(Data entries)
%%
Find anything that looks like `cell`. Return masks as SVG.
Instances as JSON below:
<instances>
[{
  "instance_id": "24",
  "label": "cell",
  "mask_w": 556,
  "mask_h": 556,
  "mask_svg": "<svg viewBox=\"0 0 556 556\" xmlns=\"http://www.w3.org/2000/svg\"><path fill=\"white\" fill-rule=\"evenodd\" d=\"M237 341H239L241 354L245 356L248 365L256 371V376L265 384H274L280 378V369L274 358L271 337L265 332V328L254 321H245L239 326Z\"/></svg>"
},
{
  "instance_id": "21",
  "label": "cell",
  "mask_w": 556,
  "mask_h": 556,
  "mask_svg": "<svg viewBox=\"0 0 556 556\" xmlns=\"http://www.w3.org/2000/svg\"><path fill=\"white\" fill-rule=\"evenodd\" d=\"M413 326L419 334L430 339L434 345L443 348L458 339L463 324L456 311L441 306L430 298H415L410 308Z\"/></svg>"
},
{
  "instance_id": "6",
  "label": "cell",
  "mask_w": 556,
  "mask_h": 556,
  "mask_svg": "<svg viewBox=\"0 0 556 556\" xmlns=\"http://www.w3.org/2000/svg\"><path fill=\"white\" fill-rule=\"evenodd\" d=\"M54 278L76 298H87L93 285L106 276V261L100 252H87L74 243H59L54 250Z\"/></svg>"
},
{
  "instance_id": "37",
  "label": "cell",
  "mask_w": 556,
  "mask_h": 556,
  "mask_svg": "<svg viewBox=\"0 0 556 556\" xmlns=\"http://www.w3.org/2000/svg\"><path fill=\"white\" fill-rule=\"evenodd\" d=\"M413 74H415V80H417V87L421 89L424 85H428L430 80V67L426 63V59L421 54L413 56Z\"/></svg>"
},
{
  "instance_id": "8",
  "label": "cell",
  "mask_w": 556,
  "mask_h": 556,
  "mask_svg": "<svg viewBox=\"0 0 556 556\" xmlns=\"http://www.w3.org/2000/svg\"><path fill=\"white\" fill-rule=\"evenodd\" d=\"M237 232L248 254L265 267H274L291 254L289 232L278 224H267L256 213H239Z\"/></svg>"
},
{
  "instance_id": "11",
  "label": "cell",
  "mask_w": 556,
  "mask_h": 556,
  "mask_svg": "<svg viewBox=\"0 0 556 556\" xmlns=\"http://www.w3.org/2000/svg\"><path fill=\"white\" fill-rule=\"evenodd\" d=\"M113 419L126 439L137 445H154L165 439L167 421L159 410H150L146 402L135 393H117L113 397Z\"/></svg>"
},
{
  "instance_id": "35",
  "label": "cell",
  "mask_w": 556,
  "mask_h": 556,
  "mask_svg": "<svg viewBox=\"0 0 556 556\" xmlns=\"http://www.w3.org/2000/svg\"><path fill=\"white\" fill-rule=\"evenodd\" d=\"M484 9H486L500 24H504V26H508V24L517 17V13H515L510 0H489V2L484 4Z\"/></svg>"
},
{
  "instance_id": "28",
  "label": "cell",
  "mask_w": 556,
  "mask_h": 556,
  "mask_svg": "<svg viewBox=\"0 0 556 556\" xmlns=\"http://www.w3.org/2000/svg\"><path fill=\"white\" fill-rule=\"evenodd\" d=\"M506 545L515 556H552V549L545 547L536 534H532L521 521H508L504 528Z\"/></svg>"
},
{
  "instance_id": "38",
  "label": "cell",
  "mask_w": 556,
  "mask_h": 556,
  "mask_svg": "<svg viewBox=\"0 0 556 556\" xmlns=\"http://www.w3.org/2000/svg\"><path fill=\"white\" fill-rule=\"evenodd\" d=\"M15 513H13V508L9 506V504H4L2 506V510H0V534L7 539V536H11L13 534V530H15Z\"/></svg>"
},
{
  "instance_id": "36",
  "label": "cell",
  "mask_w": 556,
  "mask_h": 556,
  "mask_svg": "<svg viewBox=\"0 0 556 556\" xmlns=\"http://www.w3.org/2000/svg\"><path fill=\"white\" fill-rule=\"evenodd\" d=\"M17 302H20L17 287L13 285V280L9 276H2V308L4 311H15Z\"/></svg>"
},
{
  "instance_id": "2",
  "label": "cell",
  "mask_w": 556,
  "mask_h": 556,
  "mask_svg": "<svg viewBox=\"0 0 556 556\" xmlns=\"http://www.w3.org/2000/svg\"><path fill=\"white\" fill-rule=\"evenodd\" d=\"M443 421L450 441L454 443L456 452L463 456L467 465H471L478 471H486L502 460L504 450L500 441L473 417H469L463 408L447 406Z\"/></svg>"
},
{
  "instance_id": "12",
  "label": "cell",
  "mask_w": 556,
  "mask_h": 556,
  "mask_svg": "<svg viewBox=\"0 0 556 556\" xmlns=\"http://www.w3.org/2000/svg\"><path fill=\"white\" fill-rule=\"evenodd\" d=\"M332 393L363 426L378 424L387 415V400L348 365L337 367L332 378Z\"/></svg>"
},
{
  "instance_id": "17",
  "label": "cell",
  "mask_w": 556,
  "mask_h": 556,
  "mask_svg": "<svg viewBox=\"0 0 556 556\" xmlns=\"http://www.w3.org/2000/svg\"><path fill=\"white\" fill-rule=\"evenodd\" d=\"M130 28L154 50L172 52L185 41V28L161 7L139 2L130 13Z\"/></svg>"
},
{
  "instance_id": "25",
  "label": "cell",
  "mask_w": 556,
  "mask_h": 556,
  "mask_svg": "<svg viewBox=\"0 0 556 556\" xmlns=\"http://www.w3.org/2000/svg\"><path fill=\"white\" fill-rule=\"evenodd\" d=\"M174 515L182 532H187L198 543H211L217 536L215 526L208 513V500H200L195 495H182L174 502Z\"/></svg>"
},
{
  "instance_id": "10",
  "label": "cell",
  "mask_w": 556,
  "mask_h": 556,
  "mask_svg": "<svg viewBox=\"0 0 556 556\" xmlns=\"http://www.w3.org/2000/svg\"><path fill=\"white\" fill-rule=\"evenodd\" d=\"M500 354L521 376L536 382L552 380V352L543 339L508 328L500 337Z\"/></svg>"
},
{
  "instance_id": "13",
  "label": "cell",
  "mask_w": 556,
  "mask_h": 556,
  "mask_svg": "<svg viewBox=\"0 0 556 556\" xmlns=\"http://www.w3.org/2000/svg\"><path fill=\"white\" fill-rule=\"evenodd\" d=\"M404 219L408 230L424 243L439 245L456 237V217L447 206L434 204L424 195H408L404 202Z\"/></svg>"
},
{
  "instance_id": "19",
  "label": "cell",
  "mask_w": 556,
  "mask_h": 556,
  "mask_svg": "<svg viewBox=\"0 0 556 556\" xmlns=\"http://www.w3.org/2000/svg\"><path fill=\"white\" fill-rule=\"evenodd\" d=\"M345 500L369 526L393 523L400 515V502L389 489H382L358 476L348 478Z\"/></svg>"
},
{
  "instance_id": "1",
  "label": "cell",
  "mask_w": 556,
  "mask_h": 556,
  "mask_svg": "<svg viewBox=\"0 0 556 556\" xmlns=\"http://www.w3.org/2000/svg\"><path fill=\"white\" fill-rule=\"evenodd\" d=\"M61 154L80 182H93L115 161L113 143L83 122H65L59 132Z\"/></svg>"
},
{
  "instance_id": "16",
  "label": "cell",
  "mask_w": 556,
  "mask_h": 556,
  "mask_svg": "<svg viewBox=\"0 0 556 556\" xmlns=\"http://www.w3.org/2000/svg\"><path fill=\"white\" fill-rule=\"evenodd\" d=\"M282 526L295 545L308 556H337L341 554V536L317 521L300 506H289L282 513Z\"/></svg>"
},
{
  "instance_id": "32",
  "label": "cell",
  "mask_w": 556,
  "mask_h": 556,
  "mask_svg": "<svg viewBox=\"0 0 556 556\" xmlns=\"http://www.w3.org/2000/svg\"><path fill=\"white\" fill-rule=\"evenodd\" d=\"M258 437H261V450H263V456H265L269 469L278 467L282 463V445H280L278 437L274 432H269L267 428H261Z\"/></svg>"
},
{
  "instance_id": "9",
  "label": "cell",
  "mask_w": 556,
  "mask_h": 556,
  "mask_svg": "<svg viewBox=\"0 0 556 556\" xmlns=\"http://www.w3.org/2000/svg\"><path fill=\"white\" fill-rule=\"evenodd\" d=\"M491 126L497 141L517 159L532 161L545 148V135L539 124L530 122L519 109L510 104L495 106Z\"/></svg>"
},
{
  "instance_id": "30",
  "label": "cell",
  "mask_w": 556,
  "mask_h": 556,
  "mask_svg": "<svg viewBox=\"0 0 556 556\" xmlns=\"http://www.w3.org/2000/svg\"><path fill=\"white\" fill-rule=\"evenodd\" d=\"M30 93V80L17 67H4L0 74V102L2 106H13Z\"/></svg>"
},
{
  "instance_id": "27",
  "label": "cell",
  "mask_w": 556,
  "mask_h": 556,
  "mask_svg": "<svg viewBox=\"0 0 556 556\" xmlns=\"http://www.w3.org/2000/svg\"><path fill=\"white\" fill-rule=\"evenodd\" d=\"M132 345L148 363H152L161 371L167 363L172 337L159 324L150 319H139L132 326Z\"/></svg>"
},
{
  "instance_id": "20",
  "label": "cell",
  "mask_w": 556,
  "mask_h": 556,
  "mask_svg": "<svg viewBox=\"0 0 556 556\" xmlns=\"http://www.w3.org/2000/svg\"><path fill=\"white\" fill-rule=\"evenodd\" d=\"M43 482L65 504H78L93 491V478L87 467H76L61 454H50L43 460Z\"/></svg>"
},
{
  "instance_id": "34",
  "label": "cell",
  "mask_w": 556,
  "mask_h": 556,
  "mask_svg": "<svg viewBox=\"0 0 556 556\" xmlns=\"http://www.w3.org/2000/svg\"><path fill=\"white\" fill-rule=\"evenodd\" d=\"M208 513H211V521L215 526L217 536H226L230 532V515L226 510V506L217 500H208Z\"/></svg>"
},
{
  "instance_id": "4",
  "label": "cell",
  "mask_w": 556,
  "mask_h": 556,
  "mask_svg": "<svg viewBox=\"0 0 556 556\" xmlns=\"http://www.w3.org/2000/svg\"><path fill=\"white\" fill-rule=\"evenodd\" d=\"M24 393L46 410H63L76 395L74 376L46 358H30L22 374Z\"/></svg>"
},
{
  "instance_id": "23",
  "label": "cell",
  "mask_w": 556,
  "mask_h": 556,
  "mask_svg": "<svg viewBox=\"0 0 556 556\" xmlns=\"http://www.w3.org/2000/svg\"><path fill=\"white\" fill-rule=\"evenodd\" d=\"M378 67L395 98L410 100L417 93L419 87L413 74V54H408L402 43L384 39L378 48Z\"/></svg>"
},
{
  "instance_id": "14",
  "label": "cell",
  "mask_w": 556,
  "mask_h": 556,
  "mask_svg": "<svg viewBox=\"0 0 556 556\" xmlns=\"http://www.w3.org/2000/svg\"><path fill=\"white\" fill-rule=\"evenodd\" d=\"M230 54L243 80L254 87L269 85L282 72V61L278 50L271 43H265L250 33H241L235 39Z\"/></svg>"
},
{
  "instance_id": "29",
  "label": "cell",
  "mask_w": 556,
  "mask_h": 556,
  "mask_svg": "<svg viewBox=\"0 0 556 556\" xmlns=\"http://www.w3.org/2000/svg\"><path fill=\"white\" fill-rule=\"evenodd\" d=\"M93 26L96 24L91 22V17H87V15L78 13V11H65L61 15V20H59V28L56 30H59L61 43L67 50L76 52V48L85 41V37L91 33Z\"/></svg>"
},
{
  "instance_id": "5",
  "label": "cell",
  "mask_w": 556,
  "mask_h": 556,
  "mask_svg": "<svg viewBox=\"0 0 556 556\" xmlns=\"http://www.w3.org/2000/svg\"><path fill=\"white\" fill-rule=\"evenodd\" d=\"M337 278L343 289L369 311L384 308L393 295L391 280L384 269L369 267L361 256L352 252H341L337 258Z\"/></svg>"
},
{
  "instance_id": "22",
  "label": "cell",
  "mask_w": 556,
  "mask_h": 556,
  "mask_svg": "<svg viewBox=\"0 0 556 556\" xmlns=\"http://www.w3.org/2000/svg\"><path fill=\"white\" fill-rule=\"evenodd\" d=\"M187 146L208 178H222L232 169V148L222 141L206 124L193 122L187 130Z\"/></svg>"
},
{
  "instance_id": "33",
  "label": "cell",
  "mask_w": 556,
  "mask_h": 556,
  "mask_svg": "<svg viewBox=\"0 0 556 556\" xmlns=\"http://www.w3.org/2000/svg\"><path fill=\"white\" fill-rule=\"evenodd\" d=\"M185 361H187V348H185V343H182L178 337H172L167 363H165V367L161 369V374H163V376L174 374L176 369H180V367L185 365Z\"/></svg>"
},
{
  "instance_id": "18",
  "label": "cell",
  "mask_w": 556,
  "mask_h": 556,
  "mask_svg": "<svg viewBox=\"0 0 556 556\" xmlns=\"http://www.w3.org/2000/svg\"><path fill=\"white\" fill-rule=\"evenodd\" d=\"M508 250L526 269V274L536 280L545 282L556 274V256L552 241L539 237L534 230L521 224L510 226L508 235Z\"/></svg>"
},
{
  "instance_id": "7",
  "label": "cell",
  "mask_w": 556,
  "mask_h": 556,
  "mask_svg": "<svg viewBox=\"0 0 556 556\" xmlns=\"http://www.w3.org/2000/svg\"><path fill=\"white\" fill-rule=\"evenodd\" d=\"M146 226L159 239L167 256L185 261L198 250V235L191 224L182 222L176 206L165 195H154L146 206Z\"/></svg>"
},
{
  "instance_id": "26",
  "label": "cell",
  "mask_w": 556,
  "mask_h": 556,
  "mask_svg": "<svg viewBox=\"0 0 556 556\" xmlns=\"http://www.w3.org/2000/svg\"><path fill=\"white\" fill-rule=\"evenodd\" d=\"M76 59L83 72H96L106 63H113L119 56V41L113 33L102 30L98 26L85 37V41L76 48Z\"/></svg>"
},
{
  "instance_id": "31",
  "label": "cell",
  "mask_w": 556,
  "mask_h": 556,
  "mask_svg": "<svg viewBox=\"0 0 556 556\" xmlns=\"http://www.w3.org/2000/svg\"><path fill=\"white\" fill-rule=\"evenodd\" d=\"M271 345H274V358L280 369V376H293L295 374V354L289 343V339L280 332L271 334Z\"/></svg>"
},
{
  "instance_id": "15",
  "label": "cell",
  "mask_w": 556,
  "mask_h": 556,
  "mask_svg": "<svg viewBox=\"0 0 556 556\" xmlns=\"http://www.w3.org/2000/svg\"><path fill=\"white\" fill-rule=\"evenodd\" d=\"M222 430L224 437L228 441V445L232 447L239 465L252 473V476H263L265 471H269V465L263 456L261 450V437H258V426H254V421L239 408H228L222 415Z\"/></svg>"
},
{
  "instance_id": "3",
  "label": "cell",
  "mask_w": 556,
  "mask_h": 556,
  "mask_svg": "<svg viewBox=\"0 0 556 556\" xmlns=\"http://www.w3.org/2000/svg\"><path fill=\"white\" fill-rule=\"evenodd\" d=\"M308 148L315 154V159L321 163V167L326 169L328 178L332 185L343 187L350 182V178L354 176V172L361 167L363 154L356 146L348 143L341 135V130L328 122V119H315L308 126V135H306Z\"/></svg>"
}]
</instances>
%%
### WHAT IS REQUIRED
Quote the items from their first line through the line holding "341H239L241 354L245 356L248", inclusive.

### RESPONSE TO THE EXERCISE
Find anything that looks like `cell`. Return masks as SVG.
Instances as JSON below:
<instances>
[{
  "instance_id": "24",
  "label": "cell",
  "mask_w": 556,
  "mask_h": 556,
  "mask_svg": "<svg viewBox=\"0 0 556 556\" xmlns=\"http://www.w3.org/2000/svg\"><path fill=\"white\" fill-rule=\"evenodd\" d=\"M237 341H239L241 354L245 356L248 365L256 371V376L265 384H274L280 378V369L274 358L271 337L265 332V328L254 321H245L239 326Z\"/></svg>"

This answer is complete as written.